Last edited: January 25, 2005

Muddled Court Decision Undermines Marriage

Family Research Council, June 26, 2003
Washington Update

By Ken Connor, President

The U.S. Supreme Court’s 6-3 decision striking down Texas’s law against homosexual sodomy is a direct attack on the sanctity of marriage. By extending legal protections to homosexual behavior, the court majority not only struck down the 1986 precedent in Bowers v. Hardwick that upheld Georgia’s anti-sodomy law; the court also demolished the legal foundation of marriage. As Justice Antonin Scalia noted in his scathing opinion in dissent, “State laws against bigamy, same-sex marriage, adult incest, prostitution, masturbation, adultery, fornication, bestiality, and obscenity are likewise sustainable only in light of Bowers’ validation of laws based on moral choices. Every single one of these laws is called into question by today’s decision; the Court makes no effort to cabin the scope of its decision to exclude them from its holding.”

Indeed, the court opened the door to all of this under an implicit “right to privacy” that appears nowhere in the Constitution, but which the court invented in Griswold v. Connecticut. In that case, the court “divined” a generalized right to privacy not in the actual text of the Constitution, but in the “emanations” from the “penumbras” that surround the words. Having thus invented a right, the court then proceeded to legalize abortion on the basis of this figment of the imagination. Now, in Lawrence v. Texas, the majority has extended the “right to privacy” to embrace homosexual sodomy.

> [Tasks and exercises]
1. According to the commentary on the sodomy ruling, which 1986 precedent did the Supreme Court strike down?
2. Repeat the part of the commentary on the sodomy ruling from "Indeed, the court" to "embrace homosexual sodomy." word for word.

> [Provided material]
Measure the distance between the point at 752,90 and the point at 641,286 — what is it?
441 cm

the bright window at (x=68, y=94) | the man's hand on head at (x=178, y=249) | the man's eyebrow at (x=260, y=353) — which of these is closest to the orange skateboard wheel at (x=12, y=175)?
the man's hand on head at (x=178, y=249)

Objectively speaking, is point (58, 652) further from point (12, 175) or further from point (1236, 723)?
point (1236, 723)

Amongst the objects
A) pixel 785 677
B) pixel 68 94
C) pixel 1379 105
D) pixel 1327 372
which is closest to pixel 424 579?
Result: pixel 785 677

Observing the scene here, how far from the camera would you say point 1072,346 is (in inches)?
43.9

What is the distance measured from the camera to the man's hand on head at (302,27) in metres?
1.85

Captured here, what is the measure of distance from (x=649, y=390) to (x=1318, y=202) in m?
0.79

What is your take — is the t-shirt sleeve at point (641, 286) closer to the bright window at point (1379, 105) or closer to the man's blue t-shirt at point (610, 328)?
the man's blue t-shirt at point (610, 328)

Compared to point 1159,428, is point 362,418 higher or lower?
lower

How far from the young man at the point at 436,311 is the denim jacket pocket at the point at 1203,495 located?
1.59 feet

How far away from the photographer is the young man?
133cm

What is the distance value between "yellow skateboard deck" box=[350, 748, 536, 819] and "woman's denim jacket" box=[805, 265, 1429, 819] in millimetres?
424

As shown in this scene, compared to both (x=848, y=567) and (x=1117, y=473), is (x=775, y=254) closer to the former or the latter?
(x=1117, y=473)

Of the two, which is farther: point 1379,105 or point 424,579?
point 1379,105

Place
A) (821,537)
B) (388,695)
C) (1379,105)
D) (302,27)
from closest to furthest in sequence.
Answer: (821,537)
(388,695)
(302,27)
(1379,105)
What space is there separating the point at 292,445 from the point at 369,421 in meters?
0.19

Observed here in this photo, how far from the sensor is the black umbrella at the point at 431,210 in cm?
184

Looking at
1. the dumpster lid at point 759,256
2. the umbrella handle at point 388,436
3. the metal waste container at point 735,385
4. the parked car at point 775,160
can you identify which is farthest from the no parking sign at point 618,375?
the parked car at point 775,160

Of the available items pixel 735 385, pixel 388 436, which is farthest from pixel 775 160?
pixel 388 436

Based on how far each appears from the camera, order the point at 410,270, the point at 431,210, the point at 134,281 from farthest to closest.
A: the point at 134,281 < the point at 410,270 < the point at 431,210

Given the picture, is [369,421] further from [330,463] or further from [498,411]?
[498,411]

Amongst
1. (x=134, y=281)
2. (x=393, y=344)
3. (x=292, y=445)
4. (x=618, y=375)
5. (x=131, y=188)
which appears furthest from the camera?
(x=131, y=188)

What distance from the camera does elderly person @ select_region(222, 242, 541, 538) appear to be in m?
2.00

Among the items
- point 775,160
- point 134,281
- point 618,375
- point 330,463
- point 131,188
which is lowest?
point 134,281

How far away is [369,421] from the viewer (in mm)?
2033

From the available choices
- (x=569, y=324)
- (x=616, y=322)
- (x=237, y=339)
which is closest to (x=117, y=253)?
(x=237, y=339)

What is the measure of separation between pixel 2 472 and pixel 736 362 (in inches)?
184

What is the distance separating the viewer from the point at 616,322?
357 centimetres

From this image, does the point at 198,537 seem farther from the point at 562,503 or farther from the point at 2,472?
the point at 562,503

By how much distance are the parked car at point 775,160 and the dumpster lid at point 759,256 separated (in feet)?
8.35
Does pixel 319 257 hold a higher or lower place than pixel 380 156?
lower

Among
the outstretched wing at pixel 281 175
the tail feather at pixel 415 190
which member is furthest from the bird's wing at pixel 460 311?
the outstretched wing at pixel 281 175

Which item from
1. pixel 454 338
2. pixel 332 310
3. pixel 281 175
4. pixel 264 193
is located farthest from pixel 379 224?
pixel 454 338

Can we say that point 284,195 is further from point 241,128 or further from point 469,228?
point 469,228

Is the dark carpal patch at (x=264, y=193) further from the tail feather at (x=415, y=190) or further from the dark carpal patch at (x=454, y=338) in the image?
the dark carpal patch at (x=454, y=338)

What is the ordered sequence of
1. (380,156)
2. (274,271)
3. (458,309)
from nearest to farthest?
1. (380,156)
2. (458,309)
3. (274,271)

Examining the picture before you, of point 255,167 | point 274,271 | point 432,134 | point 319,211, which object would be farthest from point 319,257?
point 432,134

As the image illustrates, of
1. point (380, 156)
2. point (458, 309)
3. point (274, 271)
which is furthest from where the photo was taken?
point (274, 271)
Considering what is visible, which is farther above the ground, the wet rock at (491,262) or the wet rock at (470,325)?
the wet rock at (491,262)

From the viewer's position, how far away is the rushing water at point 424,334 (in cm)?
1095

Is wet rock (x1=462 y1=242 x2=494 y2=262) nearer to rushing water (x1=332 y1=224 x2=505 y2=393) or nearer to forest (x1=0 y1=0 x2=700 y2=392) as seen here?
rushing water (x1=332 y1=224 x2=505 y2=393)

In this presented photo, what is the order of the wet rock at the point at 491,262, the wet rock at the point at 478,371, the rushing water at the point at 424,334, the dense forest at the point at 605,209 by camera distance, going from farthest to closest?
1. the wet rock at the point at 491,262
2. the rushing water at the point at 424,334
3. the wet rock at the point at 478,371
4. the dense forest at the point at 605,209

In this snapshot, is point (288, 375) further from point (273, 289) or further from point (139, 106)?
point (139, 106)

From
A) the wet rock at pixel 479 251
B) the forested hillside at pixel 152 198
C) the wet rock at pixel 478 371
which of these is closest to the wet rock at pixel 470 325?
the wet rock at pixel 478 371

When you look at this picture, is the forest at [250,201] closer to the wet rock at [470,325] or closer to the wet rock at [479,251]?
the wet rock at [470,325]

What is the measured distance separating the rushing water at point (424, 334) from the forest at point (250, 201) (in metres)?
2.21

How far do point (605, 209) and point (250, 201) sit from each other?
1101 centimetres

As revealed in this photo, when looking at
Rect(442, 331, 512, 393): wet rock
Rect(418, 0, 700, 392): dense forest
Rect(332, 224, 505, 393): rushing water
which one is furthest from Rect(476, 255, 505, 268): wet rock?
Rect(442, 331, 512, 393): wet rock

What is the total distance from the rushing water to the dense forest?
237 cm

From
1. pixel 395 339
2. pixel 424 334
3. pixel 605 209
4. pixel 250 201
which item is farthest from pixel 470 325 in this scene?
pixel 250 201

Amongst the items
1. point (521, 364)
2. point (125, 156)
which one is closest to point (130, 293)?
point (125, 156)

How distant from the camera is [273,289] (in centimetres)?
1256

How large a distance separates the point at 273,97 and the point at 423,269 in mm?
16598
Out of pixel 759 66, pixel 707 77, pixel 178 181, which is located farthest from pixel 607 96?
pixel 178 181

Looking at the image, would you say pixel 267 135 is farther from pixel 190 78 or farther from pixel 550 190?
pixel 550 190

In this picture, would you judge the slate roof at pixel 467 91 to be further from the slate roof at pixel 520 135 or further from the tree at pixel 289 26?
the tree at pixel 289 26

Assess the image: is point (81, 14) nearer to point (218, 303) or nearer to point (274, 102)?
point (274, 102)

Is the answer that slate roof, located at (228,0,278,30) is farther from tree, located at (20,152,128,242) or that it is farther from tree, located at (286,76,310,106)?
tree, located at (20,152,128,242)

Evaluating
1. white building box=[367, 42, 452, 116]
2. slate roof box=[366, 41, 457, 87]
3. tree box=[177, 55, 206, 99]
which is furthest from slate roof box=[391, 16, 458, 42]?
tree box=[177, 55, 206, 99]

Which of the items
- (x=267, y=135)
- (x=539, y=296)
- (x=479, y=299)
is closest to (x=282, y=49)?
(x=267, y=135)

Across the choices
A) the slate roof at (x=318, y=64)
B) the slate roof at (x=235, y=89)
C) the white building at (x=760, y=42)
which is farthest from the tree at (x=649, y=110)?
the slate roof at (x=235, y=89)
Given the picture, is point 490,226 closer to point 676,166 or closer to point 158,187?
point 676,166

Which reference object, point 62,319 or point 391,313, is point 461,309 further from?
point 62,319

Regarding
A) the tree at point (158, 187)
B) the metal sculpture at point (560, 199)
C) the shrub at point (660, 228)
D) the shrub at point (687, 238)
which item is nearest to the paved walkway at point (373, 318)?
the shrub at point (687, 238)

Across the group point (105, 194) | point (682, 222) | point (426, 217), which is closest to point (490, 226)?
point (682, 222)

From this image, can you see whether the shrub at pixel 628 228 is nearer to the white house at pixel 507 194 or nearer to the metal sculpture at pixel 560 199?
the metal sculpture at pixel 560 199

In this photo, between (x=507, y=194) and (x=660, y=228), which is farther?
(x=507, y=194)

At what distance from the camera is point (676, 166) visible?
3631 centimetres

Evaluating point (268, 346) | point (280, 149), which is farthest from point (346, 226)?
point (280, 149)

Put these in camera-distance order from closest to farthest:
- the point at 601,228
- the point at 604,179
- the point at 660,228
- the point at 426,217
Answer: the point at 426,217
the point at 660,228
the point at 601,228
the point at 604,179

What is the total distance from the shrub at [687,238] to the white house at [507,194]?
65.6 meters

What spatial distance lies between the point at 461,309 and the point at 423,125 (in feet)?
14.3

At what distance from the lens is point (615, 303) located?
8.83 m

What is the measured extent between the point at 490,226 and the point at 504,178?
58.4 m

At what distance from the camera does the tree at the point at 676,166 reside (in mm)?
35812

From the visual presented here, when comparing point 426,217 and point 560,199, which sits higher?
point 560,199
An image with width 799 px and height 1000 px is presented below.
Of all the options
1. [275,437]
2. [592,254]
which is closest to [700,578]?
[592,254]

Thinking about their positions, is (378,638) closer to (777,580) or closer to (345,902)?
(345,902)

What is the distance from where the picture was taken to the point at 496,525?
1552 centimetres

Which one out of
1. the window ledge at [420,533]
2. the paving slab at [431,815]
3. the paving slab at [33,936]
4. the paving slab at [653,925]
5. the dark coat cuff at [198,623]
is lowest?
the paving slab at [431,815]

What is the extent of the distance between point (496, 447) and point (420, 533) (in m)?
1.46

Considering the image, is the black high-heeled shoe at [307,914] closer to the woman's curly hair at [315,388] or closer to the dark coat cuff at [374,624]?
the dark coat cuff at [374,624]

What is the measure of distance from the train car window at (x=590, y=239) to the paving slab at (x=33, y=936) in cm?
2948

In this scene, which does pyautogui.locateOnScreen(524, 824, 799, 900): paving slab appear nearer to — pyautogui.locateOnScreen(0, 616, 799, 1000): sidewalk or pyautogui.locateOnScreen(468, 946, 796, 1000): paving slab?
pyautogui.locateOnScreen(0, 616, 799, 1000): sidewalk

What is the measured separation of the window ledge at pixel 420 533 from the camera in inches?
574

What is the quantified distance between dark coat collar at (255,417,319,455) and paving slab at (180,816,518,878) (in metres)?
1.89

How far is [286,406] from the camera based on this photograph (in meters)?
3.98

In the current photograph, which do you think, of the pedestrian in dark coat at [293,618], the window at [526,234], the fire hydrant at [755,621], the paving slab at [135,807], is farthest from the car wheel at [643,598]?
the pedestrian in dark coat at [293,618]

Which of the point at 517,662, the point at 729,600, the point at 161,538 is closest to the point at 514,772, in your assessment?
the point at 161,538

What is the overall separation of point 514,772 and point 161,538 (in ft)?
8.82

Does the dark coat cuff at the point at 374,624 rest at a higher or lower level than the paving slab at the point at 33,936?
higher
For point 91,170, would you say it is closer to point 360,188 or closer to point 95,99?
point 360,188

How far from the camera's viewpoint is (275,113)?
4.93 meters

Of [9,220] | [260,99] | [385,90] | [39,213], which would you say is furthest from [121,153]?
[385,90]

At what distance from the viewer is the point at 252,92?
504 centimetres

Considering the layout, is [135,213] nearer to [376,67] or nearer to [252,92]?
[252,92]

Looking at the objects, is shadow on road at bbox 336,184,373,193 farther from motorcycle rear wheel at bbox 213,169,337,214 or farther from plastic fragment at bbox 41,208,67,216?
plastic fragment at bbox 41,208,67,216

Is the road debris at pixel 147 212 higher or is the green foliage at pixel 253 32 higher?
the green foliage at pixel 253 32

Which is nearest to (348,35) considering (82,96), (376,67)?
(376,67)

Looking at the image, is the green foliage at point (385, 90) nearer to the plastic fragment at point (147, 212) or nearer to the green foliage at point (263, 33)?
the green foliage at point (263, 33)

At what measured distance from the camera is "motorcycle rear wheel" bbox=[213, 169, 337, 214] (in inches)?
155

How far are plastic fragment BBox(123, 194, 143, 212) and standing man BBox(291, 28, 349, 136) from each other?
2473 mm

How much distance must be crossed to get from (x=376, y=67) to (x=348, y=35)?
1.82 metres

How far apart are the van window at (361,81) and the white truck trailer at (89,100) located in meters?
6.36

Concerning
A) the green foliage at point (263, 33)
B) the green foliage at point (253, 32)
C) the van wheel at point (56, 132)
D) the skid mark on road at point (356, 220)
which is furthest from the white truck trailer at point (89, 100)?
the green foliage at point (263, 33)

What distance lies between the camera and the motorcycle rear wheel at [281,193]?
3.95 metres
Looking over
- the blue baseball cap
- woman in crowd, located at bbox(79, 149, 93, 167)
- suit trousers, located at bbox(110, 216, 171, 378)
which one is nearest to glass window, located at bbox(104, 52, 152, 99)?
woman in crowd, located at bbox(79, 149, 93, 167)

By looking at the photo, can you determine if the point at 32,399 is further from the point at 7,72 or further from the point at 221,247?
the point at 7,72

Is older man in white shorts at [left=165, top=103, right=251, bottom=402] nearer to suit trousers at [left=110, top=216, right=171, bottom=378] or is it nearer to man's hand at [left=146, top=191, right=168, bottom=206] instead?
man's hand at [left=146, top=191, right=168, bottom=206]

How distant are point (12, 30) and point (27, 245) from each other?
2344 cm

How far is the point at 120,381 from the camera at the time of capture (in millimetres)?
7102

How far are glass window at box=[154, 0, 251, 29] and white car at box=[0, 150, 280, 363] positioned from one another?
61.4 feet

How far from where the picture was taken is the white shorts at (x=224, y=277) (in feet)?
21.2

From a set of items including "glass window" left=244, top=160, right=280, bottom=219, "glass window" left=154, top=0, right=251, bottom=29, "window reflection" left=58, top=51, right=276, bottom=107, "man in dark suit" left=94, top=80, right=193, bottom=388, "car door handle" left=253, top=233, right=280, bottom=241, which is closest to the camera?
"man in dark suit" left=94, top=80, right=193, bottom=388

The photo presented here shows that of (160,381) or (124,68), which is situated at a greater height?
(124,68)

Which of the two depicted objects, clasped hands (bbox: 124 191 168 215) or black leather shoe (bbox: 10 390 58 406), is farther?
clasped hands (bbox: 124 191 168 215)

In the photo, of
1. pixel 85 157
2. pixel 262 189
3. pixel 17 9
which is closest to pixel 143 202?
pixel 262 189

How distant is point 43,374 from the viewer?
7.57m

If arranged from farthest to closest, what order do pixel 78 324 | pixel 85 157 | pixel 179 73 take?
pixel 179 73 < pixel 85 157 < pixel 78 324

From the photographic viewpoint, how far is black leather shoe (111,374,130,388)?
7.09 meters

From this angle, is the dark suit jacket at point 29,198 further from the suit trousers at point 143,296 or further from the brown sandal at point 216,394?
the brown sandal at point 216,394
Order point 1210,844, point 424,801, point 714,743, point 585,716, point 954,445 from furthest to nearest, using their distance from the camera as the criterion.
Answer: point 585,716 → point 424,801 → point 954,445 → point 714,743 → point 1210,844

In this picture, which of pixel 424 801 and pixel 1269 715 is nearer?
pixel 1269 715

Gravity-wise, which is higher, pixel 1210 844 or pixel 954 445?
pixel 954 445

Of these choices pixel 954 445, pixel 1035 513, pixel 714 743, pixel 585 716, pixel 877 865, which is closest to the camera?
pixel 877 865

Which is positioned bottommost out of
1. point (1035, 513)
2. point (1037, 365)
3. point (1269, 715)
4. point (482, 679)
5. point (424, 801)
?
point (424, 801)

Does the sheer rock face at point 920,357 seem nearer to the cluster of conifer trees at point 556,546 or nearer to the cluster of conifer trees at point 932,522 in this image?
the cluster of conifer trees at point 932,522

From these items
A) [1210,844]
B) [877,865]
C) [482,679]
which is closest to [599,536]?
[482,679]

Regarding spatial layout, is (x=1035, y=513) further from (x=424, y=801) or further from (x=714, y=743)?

> [Final results]
1. Bowers v. Hardwick, which had upheld Georgia's anti-sodomy law.

2.
Indeed, the court opened the door to all of this under an implicit “right to privacy” that appears nowhere in the Constitution, but which the court invented in Griswold v. Connecticut. In that case, the court “divined” a generalized right to privacy not in the actual text of the Constitution, but in the “emanations” from the “penumbras” that surround the words. Having thus invented a right, the court then proceeded to legalize abortion on the basis of this figment of the imagination. Now, in Lawrence v. Texas, the majority has extended the “right to privacy” to embrace homosexual sodomy.